* EXTRACT TO READ:
Sports performance products- where's the evidence?
With the Olympics nearly upon us, and the Tour de France just having wrapped up, sport performance is the hot topic right now. Even our office- normally a hotbed of discussion about relative risks and numbers needed to treat- is abuzz with talk of who has tickets to what, and if Usain Bolt is really going to repeat his titles in the 100m and 200m.
And with the Olympics comes a predictable pattern of people who have been just a little bit too sedentary- which we know is bad for us - perking up and deciding to get back in shape.
To get going on these new exercise programmes, everyone knows that a flash new pair of training shoes will help ensure you can exercise safely and prevent injury, right? And that when you finish that run, there’s nothing that will quench your thirst and replace what you’ve lost quite like a specially-formulated sports drink.
Whether it’s ‘faster, stronger, for longer’, ‘enhances recovery’, or ‘gives you that extra boost’, sports product marketing is everywhere. Even the official drink of the Olympics this year is Powerade, whose ads claim that ‘Water is Not Enough’.
But our team here in the Centre for Evidence Based Medicine at the University of Oxford, working in conjunction with the BMJ just published a series of studies assessing those claims, and found the evidence worryingly lacking.

* DATA SUPPLIED:
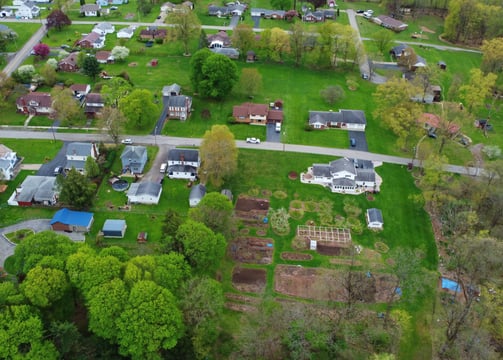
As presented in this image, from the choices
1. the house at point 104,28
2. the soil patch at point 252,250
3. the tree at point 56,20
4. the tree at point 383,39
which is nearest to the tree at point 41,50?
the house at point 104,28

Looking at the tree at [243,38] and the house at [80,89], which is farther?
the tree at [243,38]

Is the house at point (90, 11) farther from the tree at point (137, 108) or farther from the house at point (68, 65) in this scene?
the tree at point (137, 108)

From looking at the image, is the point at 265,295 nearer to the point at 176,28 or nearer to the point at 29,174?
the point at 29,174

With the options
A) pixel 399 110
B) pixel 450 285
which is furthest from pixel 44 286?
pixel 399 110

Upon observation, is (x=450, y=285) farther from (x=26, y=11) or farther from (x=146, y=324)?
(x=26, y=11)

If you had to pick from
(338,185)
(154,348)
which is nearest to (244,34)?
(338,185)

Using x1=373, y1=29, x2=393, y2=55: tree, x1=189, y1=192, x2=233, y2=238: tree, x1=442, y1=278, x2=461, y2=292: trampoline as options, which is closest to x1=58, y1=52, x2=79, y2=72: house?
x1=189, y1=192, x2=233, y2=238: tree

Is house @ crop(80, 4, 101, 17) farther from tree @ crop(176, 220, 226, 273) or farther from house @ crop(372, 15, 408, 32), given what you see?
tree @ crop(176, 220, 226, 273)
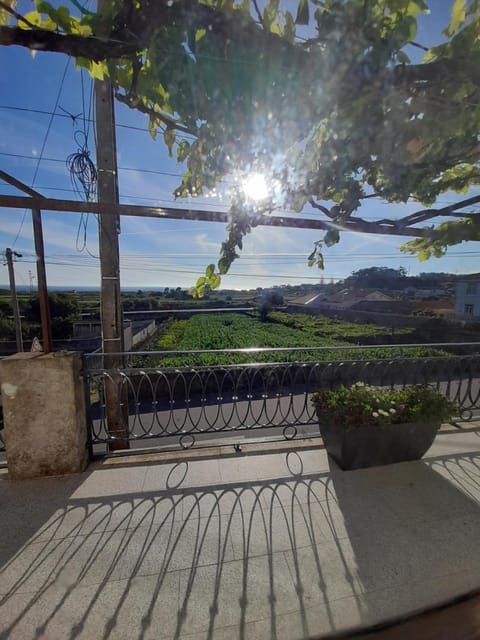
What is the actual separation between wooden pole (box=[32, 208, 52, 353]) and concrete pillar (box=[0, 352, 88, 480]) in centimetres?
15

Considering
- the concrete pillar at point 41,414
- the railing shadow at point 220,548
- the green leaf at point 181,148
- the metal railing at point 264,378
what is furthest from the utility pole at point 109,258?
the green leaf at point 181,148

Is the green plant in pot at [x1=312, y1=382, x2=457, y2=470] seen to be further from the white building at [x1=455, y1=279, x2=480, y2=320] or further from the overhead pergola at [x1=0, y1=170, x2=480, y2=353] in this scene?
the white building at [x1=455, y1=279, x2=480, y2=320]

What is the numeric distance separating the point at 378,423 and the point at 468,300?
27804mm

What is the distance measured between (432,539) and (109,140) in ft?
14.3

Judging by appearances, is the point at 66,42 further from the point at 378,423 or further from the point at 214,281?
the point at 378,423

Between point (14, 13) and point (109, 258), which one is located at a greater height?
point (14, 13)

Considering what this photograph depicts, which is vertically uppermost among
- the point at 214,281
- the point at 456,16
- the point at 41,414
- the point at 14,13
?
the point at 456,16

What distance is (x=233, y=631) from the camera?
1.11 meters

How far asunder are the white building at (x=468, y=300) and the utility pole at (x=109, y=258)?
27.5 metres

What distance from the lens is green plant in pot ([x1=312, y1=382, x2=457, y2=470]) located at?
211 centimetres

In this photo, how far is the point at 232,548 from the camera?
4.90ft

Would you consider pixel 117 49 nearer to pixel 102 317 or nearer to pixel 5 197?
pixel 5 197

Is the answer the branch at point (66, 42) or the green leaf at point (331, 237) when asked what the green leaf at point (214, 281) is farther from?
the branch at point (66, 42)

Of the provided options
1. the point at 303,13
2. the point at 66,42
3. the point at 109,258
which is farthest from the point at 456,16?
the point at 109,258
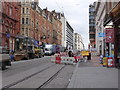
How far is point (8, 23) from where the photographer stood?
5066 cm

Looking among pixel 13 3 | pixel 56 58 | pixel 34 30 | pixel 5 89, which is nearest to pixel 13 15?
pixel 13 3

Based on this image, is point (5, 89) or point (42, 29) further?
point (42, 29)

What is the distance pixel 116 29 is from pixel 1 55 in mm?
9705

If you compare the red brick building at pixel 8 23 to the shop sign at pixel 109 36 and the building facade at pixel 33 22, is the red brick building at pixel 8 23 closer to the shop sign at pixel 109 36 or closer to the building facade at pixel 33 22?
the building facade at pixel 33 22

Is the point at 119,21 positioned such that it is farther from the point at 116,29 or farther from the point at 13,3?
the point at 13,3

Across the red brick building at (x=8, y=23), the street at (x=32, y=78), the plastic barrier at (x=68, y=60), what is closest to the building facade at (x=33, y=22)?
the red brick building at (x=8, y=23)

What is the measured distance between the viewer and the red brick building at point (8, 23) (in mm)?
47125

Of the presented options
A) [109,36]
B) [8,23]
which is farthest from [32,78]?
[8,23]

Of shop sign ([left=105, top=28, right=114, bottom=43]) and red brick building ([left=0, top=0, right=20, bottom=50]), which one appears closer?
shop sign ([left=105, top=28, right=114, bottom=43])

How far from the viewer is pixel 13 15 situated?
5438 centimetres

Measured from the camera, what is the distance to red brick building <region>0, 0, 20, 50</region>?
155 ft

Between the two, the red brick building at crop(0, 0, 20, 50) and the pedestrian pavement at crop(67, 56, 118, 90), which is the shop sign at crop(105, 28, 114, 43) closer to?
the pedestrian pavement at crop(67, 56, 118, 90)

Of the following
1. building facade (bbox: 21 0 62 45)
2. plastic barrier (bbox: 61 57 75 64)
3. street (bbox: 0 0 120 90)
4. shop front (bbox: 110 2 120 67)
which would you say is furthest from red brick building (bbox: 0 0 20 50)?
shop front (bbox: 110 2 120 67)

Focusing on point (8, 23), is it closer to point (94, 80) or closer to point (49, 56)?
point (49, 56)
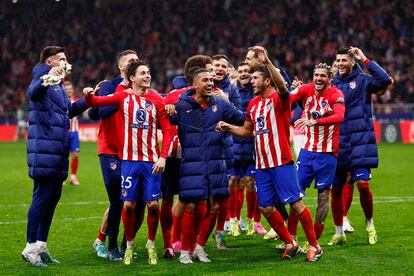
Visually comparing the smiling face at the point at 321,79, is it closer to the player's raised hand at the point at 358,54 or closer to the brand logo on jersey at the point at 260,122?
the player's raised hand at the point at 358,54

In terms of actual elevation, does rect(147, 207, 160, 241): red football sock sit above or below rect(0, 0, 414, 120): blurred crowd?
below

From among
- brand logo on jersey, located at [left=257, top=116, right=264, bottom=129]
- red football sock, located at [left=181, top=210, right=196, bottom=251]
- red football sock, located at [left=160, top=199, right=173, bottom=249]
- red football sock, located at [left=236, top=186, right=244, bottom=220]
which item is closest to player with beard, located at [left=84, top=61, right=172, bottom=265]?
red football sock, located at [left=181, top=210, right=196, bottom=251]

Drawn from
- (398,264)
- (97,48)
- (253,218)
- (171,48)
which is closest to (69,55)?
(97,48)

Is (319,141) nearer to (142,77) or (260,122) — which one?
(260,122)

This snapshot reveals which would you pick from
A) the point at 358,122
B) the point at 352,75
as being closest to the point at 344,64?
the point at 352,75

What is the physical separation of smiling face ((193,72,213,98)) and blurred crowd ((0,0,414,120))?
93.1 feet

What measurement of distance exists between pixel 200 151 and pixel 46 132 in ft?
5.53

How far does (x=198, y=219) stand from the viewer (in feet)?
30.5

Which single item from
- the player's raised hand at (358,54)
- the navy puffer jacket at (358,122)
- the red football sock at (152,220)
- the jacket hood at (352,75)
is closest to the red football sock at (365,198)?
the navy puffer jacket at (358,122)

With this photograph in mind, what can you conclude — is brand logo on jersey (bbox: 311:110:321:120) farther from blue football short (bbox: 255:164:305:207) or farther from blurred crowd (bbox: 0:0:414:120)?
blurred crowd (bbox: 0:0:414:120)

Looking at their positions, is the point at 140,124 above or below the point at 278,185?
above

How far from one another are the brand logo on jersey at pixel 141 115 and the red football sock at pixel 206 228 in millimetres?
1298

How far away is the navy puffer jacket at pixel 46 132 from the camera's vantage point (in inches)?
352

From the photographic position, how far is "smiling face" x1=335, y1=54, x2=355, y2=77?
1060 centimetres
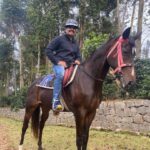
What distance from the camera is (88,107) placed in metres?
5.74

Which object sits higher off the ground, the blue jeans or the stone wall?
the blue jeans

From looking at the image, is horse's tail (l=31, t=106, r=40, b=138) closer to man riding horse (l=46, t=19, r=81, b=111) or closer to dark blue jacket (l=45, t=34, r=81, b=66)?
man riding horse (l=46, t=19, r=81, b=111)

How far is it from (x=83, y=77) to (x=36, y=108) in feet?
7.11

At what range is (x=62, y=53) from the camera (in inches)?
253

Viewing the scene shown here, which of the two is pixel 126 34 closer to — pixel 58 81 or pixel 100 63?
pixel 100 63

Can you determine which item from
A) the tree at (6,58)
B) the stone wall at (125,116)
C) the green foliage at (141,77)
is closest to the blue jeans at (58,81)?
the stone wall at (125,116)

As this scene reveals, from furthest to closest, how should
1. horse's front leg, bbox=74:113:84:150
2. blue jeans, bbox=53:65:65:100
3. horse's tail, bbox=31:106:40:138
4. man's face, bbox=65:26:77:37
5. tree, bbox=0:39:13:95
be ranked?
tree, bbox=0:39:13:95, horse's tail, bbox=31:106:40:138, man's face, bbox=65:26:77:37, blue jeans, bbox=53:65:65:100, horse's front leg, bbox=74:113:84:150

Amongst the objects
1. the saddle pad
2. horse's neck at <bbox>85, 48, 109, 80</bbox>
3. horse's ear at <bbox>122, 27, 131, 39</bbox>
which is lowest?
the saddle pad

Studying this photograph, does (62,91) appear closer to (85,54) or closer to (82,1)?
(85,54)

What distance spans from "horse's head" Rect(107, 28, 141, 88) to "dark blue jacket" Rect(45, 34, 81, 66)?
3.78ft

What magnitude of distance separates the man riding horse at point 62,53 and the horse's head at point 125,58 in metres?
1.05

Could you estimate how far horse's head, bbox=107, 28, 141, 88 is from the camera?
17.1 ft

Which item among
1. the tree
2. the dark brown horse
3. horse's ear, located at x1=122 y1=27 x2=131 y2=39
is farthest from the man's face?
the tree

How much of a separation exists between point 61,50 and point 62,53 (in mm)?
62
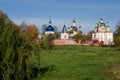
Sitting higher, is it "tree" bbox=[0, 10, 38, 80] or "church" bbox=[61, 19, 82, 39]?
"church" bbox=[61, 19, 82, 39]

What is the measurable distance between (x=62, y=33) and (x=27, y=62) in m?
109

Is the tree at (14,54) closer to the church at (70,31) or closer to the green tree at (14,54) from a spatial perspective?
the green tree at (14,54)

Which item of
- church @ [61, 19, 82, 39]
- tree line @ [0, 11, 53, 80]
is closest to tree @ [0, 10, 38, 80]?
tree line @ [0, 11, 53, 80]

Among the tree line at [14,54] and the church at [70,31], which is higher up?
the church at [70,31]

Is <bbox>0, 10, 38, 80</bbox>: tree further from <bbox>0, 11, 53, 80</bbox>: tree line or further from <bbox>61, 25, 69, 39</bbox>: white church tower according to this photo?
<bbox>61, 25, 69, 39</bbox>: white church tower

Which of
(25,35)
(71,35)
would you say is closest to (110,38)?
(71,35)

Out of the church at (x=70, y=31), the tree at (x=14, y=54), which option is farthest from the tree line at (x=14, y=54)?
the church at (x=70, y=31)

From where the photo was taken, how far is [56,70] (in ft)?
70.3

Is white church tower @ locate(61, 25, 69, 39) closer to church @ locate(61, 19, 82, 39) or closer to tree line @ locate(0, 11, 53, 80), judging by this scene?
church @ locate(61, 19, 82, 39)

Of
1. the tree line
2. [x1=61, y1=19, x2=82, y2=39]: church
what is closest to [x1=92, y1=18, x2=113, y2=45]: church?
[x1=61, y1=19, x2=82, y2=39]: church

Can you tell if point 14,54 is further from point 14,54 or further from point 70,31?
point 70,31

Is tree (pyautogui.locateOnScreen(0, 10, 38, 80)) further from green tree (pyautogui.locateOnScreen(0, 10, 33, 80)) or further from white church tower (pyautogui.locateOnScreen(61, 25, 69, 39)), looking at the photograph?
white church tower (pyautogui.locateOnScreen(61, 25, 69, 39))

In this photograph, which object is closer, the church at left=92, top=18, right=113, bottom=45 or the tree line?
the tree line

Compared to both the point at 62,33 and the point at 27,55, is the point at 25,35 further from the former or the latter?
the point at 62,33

* EXERCISE DETAILS:
Continue the piece on sports performance products and the evidence for them, starting after its last sentence.

* RESPONSE BOX:
Of 431 performance enhancing claims identified from magazine adverts and product websites, we found 146 references underpinning claims like ‘get in the zone with energy to burn’. When we critically appraised these results- about half of which were expert opinion, position papers, narrative reviews, and animal studies so they were not suitable- we found that only 2.7% of the available, appraisable evidence was of high quality and low risk of bias.
So the next time you reach for that sports drink, or are tempted by the latest and greatest training shoe, just think- is there actually any evidence that this is going to help my performance, or help me get fit faster?
Graeme Obree- 'the flying Scotsman' , former cycling world-record holder and Olympic champion- insists that his secret to success was bread and jam sandwiches and eating a balanced diet.
His point? That what you need to do is train hard and eat well, not follow the latest and greatest sport supplement. Our point? That the only available studies that underpin these claims are of strikingly poor quality.
Decide for yourself. It’s all in the evidence.